De l’adolescence de Gargantua.

Chapitre XI.



Gargantua, depuis les troys jusques à cinq ans, feut nourry et institué en toute discipline convenente, par le commandement de son pere et celluy temps passa comme les petits enfans du pays : c’est assavoir à boyre, manger et dormir ; à manger, dormir et boyre ; à dormir, boyre et manger.

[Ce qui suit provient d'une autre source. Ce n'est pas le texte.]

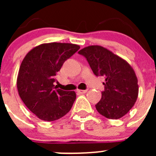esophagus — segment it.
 <instances>
[{"mask_svg":"<svg viewBox=\"0 0 156 156\" xmlns=\"http://www.w3.org/2000/svg\"><path fill=\"white\" fill-rule=\"evenodd\" d=\"M77 92H78V94H85V93L87 92V90H79V89H78V90H77Z\"/></svg>","mask_w":156,"mask_h":156,"instance_id":"34e87169","label":"esophagus"}]
</instances>
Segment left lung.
<instances>
[{
  "instance_id": "obj_1",
  "label": "left lung",
  "mask_w": 156,
  "mask_h": 156,
  "mask_svg": "<svg viewBox=\"0 0 156 156\" xmlns=\"http://www.w3.org/2000/svg\"><path fill=\"white\" fill-rule=\"evenodd\" d=\"M78 53L87 59L94 75L105 77V90L96 105L98 112L110 119L125 115L136 103L139 92L137 78L131 66L99 45L86 47Z\"/></svg>"
}]
</instances>
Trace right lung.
<instances>
[{"mask_svg":"<svg viewBox=\"0 0 156 156\" xmlns=\"http://www.w3.org/2000/svg\"><path fill=\"white\" fill-rule=\"evenodd\" d=\"M79 48L74 44H42L31 49L23 59L17 90L25 105L38 119L52 122L70 111L76 94L59 89L53 82L64 62Z\"/></svg>","mask_w":156,"mask_h":156,"instance_id":"1","label":"right lung"}]
</instances>
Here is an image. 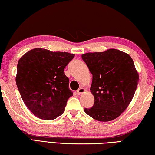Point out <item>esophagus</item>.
Instances as JSON below:
<instances>
[{
  "mask_svg": "<svg viewBox=\"0 0 155 155\" xmlns=\"http://www.w3.org/2000/svg\"><path fill=\"white\" fill-rule=\"evenodd\" d=\"M84 91H85V89H84V88H83V87H81L80 89H78L77 90V93L78 95H81V94L83 93Z\"/></svg>",
  "mask_w": 155,
  "mask_h": 155,
  "instance_id": "34e87169",
  "label": "esophagus"
}]
</instances>
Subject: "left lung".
I'll return each instance as SVG.
<instances>
[{
  "instance_id": "obj_1",
  "label": "left lung",
  "mask_w": 155,
  "mask_h": 155,
  "mask_svg": "<svg viewBox=\"0 0 155 155\" xmlns=\"http://www.w3.org/2000/svg\"><path fill=\"white\" fill-rule=\"evenodd\" d=\"M82 59L93 74L92 107L84 112L99 122H110L126 110L134 97L139 77L128 54L116 49L89 52Z\"/></svg>"
}]
</instances>
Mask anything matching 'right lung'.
Here are the masks:
<instances>
[{
  "instance_id": "add662e5",
  "label": "right lung",
  "mask_w": 155,
  "mask_h": 155,
  "mask_svg": "<svg viewBox=\"0 0 155 155\" xmlns=\"http://www.w3.org/2000/svg\"><path fill=\"white\" fill-rule=\"evenodd\" d=\"M74 57L68 52L35 48L19 59L17 86L23 102L36 117L51 120L64 112L73 95L64 68Z\"/></svg>"
}]
</instances>
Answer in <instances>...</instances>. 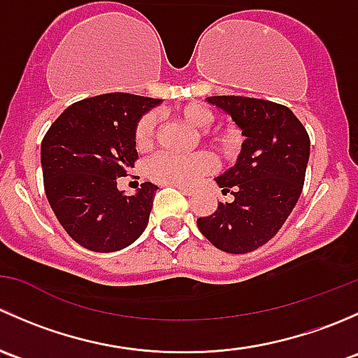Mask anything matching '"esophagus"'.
<instances>
[{
  "mask_svg": "<svg viewBox=\"0 0 358 358\" xmlns=\"http://www.w3.org/2000/svg\"><path fill=\"white\" fill-rule=\"evenodd\" d=\"M178 190L185 194V196H194V194H196V190L190 189V187H178Z\"/></svg>",
  "mask_w": 358,
  "mask_h": 358,
  "instance_id": "esophagus-1",
  "label": "esophagus"
}]
</instances>
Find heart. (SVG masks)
<instances>
[{"label":"heart","instance_id":"1","mask_svg":"<svg viewBox=\"0 0 358 358\" xmlns=\"http://www.w3.org/2000/svg\"><path fill=\"white\" fill-rule=\"evenodd\" d=\"M175 114L187 122L189 126L196 129H204L206 126L211 124L213 112L202 103L192 102L178 107ZM156 124L157 119L152 112L143 114L136 121L135 131H133V140L138 150H149L152 147L154 138H156ZM204 136H211L215 142L223 143L225 136L222 135H209L204 133ZM147 175L150 180L166 185L175 187H190L196 185L202 176L209 175L215 169V161L209 154L197 152L192 156H175V154H157L147 162L145 166Z\"/></svg>","mask_w":358,"mask_h":358}]
</instances>
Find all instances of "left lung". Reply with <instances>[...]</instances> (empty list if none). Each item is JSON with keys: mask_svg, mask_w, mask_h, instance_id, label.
I'll return each instance as SVG.
<instances>
[{"mask_svg": "<svg viewBox=\"0 0 358 358\" xmlns=\"http://www.w3.org/2000/svg\"><path fill=\"white\" fill-rule=\"evenodd\" d=\"M232 115L246 136L237 164L216 183L232 202L197 218L202 236L218 249L244 255L268 243L299 199L310 157V136L289 107L236 95L208 96Z\"/></svg>", "mask_w": 358, "mask_h": 358, "instance_id": "left-lung-1", "label": "left lung"}]
</instances>
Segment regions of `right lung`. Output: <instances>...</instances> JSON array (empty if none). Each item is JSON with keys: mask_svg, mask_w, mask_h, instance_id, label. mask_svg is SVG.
<instances>
[{"mask_svg": "<svg viewBox=\"0 0 358 358\" xmlns=\"http://www.w3.org/2000/svg\"><path fill=\"white\" fill-rule=\"evenodd\" d=\"M159 102L131 93L92 96L69 106L46 131L41 142L46 197L79 246L119 251L145 230L157 187L145 182L135 196H124L117 178L138 159L136 121Z\"/></svg>", "mask_w": 358, "mask_h": 358, "instance_id": "1", "label": "right lung"}]
</instances>
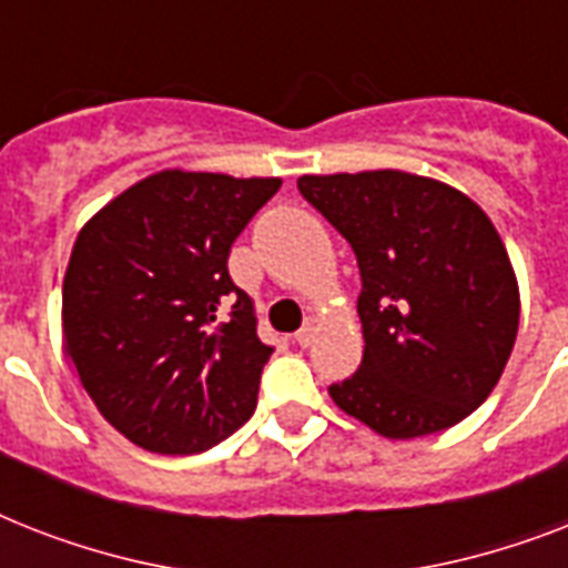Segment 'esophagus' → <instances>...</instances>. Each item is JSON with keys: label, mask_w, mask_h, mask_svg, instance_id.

Tousjours se vaultroit par les fanges, se mascaroyt le nez, se chauffourroit le visaige, aculoyte ses souliers, baisloit souvent au mousches, et couroit voulentiers après les parpaillons, desquelz son pere tenoit l’empire. Il pissoit sus ses souliers, il chyoit en sa chemise, il se mouschoyt à ses manches, il mourvoit dedans sa souppe, et patroilloit par tout lieux, et beuvoit en sa pantoufle, et se frottoit ordinairement le ventre d’un panier. Ses dens aguysoit d’un sabot, ses mains lavoit de potaige, se pignoit d’un goubelet, se asseoyt entre deux selles le cul à terre, se couvroyt d’un sac mouillé, beuvoyt en mangeant sa souppe, mangeoyt sa fouace sans pain, mordoyt en riant, rioyt en mordent, souvent crachoyt on bassin, pettoyt de gresse, pissoyt contre le soleil, se cachoyt en l’eau pour la pluye, battoyt à froid, songeoyt creux, faisoyt le sucré, escorchoyt le renard, disoit la patenostre du cinge, retournoyt à ses moutons, tournoyt les truies au foin, battoyt le chien devant le lion, mettoyt la charrette devant les beufz, se grattoyt où ne luy demangeoyt poinct, tiroit les vert du nez, trop embrassoyt et peu estraignoyt, mangeoy son pain blanc le premier, ferroyt les cigalles, se chatouilloyt pour se faire rire, ruoyt très bien en cuisine, faisoyt gerbe de feurre au dieux, faisoyt chanter Magnificat à matines et le trouvoyt bien à propous, mangeoyt choux et chioyt pourrée, congnoissoyt mousches en laict, faisoyt perdre les pieds au mousches, ratissoyt le papier, chaffourroyt le parchemin, guaignoyt au pied, tiroyt au chevrotin, comptoyt sans son houste, battoyt les buissons sans prandre les ozillons, croioyt que nues feussent pailles d’arain et que vessies feussent lanternes, tiroyt d’un sac deux moustures, faisoyt de l’asne pour avoir du bren, de son poing faisoyt un maillet, prenoit les grues du premier sault, vouloyt que maille à maille on feist les haubergeons, de cheval donné tousjours reguardoyt en la gueulle, saultoyt du coq à l’asne, mettoyt entre deux verdes une meure, faisoit de la terre le foussé, gardoyt la lune des loups, si les nues tomboient esperoyt prandre les alouettes, faisoyt de necessité vertus, foisoyt de tel pain souppe, se soucioyt aussi peu des raitz comme des tonduz, tous les matins escorchoyt le renard. Les petitz chiens de son pere mangeoient en son escuelle ; luy de mesmes mangeoit avecques eux. Il leurs mordoit les aureilles, ilz luy graphinoient le nez ; il leurs souffloit au cul, ilz luy leschoient les badigoinces.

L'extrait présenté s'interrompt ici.